• _DOCUMENT EXTRACT_:
***
Fix for ‘Invalid byte sequence for encoding UTF8’ error while restoring PostgreSQL database

Read Time: 3 mins

In this article, we will see how you can fix error ‘invalid byte sequence for encoding UTF8’ while restoring a PostgreSQL database. At work, I got a task to move DBs which has ASCII encoding to UTF8 encoding. Let me first confess that the ASCII DBs was not created by intention, someone accidentally created it!!! Having a DB ASCII encoded is very dangerous, it should be moved to UTF8 encoding as soon as possible. So the initial plan was to create archive dump of the DB with  pg_dump , create a new DB with UTF8 encoding and restore the dump to the new DB using  pg_restore . The plan worked for most of the DBs, but failed for one DB with below error.

DETAIL: Proceeding with relation creation anyway.
***
• _BRIEF A_:
In the article on the UTF8 restore error, which tool was planned for creating the archive dump of the database?

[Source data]
***
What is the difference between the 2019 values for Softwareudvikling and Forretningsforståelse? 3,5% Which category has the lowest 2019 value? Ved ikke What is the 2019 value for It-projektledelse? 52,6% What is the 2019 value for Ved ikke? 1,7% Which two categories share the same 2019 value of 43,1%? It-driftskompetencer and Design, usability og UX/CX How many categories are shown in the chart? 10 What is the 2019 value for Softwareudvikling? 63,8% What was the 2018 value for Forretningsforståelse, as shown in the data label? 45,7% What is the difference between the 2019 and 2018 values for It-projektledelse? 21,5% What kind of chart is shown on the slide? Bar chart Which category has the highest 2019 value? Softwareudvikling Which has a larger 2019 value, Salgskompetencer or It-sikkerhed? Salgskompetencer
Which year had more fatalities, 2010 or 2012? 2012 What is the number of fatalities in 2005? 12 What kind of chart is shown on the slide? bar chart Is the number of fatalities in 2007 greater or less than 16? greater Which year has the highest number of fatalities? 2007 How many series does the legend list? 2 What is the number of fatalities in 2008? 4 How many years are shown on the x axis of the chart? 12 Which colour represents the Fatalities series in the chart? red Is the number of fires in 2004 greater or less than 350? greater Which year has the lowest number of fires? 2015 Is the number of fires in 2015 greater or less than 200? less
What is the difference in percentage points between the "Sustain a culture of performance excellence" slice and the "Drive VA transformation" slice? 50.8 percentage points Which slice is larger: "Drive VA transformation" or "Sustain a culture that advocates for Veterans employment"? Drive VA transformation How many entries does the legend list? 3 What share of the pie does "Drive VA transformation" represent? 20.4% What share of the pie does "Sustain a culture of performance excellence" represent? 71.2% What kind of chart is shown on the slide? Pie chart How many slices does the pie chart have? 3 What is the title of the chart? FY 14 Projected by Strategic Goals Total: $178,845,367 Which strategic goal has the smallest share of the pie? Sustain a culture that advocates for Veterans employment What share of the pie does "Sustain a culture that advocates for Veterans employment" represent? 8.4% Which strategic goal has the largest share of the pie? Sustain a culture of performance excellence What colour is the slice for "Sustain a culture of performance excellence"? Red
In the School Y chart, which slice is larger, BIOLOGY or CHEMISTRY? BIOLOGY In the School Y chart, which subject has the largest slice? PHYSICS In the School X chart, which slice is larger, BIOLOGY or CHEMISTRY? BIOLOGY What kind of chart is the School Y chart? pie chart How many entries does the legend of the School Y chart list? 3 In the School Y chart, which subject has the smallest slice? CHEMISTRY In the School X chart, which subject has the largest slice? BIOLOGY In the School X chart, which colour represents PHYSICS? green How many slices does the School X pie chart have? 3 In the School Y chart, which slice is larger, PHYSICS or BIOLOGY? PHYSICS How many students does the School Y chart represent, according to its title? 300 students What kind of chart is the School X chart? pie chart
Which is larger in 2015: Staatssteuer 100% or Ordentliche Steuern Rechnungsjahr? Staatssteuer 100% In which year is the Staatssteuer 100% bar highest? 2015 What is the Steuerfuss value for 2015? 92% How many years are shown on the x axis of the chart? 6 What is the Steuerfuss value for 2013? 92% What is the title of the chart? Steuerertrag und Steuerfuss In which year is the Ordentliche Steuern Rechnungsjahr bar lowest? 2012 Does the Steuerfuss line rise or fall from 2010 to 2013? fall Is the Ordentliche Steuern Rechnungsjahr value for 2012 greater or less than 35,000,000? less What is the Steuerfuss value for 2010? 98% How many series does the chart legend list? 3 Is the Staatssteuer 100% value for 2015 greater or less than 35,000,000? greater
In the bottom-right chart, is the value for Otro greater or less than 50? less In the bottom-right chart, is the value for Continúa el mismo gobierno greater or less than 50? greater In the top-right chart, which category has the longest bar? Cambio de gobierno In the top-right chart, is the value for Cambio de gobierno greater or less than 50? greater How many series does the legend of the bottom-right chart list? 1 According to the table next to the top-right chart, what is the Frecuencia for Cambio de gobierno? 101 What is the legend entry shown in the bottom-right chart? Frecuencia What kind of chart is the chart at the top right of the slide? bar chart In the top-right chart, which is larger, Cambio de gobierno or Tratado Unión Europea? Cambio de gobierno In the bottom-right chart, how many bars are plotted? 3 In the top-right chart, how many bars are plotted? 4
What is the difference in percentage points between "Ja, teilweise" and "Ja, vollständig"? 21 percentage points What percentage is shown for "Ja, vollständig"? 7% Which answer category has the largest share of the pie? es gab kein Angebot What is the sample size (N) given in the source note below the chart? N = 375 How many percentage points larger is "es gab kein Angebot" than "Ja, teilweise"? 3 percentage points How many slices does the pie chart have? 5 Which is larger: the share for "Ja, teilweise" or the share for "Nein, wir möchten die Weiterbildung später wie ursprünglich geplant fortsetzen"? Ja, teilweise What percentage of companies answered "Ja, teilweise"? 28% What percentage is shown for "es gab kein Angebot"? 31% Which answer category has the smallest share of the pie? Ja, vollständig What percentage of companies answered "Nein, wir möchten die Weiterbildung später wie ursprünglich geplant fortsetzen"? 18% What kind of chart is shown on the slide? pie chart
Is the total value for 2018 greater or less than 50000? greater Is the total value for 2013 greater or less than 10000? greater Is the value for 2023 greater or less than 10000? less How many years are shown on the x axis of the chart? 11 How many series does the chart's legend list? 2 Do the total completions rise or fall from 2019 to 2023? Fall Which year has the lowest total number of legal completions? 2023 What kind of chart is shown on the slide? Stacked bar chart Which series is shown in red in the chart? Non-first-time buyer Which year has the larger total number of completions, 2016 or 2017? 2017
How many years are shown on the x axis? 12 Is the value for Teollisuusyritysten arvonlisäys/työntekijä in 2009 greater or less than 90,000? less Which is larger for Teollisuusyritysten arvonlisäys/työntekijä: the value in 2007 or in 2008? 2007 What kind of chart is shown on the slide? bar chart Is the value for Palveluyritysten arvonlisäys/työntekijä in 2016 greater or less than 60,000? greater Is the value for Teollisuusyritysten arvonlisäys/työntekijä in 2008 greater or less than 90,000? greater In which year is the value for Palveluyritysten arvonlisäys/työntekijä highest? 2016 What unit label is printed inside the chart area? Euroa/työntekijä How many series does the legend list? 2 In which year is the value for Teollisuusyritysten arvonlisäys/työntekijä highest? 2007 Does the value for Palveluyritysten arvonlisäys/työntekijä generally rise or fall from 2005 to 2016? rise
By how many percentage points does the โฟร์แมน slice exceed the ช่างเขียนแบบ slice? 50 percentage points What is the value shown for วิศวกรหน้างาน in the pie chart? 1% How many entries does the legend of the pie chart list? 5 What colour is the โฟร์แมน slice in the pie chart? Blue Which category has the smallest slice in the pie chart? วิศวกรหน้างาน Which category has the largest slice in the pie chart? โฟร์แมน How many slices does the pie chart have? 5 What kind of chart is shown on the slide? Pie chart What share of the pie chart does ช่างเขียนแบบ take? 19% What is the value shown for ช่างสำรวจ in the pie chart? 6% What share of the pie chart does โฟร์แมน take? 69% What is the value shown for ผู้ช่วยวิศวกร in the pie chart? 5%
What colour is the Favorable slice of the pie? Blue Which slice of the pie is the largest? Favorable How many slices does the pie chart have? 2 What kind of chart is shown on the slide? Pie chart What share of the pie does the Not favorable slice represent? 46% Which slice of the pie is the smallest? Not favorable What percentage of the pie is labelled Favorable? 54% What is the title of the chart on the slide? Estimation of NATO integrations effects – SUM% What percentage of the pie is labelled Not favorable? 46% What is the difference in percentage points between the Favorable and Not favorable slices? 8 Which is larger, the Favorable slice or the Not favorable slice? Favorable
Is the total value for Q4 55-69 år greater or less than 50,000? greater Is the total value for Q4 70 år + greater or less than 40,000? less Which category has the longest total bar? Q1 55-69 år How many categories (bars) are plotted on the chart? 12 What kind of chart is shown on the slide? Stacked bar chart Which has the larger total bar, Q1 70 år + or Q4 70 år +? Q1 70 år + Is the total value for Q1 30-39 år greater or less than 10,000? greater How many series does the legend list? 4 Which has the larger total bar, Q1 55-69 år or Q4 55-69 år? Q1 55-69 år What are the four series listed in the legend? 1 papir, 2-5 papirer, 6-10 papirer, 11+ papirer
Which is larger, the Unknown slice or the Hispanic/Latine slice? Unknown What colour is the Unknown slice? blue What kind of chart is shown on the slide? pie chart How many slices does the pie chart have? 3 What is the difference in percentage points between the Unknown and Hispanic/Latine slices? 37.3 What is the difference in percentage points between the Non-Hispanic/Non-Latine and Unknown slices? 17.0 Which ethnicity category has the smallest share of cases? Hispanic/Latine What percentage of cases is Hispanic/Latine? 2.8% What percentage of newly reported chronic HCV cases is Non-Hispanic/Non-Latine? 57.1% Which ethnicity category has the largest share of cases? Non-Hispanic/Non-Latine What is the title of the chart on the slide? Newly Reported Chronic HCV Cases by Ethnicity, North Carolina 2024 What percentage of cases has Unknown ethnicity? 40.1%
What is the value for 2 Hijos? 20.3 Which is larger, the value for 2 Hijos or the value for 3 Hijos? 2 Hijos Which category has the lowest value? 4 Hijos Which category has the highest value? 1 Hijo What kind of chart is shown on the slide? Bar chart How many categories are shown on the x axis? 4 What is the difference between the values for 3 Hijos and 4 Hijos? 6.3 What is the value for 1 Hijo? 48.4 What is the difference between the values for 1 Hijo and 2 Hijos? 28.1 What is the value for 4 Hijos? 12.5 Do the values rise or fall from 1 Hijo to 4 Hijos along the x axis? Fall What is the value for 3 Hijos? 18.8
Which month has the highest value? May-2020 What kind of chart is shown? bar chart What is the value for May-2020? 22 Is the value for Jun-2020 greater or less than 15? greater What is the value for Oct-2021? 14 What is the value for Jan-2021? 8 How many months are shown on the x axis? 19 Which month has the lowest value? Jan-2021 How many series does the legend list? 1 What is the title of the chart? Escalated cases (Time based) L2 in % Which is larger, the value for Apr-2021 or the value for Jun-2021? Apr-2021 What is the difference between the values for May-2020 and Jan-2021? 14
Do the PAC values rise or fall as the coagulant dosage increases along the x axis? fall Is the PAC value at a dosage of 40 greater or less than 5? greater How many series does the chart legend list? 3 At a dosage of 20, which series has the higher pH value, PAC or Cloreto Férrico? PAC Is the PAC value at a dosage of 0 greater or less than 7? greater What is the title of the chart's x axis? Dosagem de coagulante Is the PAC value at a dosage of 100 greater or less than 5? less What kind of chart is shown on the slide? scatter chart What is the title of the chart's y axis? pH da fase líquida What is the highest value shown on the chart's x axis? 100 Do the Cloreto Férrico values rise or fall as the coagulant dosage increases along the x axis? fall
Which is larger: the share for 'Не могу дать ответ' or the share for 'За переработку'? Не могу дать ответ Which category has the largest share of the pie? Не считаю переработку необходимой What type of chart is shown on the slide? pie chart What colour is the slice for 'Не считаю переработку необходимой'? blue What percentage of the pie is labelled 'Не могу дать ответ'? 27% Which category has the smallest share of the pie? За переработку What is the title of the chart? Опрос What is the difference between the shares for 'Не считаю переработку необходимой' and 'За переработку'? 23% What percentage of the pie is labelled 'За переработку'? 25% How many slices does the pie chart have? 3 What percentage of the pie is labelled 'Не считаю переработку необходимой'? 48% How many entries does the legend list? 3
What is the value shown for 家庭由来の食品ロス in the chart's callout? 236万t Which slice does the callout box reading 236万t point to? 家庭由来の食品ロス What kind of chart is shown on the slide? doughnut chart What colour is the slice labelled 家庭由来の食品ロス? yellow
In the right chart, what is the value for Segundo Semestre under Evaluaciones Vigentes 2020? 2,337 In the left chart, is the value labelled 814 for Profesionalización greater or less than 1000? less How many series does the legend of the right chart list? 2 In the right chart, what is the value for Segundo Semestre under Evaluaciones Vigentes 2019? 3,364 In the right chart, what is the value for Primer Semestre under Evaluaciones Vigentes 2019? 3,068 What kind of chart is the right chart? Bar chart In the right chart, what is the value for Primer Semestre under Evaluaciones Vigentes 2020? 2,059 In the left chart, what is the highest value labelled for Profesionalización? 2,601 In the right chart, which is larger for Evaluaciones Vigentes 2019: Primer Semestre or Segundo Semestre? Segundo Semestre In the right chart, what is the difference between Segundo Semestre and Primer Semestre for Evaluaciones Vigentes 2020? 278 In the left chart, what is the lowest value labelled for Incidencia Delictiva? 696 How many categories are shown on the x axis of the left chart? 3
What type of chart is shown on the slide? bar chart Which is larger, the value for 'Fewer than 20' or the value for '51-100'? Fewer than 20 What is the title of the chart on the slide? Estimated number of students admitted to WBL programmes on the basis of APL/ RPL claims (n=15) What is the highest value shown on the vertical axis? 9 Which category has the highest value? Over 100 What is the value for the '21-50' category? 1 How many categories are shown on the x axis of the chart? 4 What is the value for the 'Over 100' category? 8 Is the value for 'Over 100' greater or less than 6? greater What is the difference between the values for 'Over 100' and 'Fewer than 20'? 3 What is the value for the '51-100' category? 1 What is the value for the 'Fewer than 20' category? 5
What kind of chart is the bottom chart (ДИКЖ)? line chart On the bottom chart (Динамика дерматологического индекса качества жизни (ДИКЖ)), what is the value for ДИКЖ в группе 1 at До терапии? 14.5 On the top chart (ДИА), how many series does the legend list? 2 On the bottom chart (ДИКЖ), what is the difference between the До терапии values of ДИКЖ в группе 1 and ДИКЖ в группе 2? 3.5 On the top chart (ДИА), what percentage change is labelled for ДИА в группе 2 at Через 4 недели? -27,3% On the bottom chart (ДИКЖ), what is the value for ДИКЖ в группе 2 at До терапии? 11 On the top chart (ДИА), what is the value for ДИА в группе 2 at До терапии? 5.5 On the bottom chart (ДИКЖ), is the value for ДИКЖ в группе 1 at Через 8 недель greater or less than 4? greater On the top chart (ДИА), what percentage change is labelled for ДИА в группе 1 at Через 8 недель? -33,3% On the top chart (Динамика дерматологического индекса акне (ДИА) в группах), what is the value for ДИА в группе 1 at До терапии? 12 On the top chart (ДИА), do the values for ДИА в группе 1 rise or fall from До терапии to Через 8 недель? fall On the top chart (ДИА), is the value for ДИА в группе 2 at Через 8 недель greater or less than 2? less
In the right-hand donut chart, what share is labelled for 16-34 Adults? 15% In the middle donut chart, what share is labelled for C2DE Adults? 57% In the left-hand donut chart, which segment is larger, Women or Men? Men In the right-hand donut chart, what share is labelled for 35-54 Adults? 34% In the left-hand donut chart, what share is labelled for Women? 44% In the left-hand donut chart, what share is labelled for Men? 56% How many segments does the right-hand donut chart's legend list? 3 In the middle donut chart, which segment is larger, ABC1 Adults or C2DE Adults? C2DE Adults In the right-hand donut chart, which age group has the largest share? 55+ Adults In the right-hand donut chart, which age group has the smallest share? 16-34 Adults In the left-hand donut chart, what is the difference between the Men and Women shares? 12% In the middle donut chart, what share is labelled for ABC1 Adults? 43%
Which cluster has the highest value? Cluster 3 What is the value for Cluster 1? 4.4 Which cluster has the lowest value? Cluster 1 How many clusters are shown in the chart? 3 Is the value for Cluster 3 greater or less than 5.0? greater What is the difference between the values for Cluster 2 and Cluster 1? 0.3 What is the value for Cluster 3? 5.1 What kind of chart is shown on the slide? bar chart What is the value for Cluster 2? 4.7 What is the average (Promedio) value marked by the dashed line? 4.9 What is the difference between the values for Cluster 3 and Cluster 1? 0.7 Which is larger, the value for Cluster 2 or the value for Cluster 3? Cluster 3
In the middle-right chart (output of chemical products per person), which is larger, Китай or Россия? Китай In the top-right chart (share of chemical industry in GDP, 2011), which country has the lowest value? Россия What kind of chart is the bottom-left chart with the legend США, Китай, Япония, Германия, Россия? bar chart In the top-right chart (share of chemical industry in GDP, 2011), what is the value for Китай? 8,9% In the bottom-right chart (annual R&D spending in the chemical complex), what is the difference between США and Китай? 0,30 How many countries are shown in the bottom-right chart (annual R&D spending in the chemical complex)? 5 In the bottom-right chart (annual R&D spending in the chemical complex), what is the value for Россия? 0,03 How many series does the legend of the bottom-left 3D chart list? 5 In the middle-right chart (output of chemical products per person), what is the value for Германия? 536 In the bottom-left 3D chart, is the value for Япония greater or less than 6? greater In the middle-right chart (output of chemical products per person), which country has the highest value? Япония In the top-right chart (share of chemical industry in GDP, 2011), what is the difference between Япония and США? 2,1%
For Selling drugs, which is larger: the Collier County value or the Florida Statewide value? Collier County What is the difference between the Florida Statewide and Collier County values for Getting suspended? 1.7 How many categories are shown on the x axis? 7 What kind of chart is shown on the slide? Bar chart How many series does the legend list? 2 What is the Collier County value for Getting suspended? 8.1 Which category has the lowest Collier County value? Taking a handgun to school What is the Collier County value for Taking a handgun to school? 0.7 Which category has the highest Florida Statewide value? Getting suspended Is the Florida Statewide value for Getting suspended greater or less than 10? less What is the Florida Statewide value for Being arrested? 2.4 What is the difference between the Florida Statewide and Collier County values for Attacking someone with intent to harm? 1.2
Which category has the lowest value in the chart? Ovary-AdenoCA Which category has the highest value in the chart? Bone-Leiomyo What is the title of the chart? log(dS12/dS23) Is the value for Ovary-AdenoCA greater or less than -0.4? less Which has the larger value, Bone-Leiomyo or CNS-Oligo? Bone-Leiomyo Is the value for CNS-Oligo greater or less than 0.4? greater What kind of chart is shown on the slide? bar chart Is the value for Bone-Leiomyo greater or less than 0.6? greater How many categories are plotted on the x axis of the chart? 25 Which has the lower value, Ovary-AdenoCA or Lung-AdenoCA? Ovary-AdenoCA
***
• _BRIEF B_:
Collect every row that contains the word "with".

• _ANSWER SPACE A_:
pg_dump

• _ANSWER SPACE B_:
In the middle-right chart (output of chemical products per person), which is larger, Китай or Россия? Китай In the top-right chart (share of chemical industry in GDP, 2011), which country has the lowest value? Россия What kind of chart is the bottom-left chart with the legend США, Китай, Япония, Германия, Россия? bar chart In the top-right chart (share of chemical industry in GDP, 2011), what is the value for Китай? 8,9% In the bottom-right chart (annual R&D spending in the chemical complex), what is the difference between США and Китай? 0,30 How many countries are shown in the bottom-right chart (annual R&D spending in the chemical complex)? 5 In the bottom-right chart (annual R&D spending in the chemical complex), what is the value for Россия? 0,03 How many series does the legend of the bottom-left 3D chart list? 5 In the middle-right chart (output of chemical products per person), what is the value for Германия? 536 In the bottom-left 3D chart, is the value for Япония greater or less than 6? greater In the middle-right chart (output of chemical products per person), which country has the highest value? Япония In the top-right chart (share of chemical industry in GDP, 2011), what is the difference between Япония and США? 2,1%
For Selling drugs, which is larger: the Collier County value or the Florida Statewide value? Collier County What is the difference between the Florida Statewide and Collier County values for Getting suspended? 1.7 How many categories are shown on the x axis? 7 What kind of chart is shown on the slide? Bar chart How many series does the legend list? 2 What is the Collier County value for Getting suspended? 8.1 Which category has the lowest Collier County value? Taking a handgun to school What is the Collier County value for Taking a handgun to school? 0.7 Which category has the highest Florida Statewide value? Getting suspended Is the Florida Statewide value for Getting suspended greater or less than 10? less What is the Florida Statewide value for Being arrested? 2.4 What is the difference between the Florida Statewide and Collier County values for Attacking someone with intent to harm? 1.2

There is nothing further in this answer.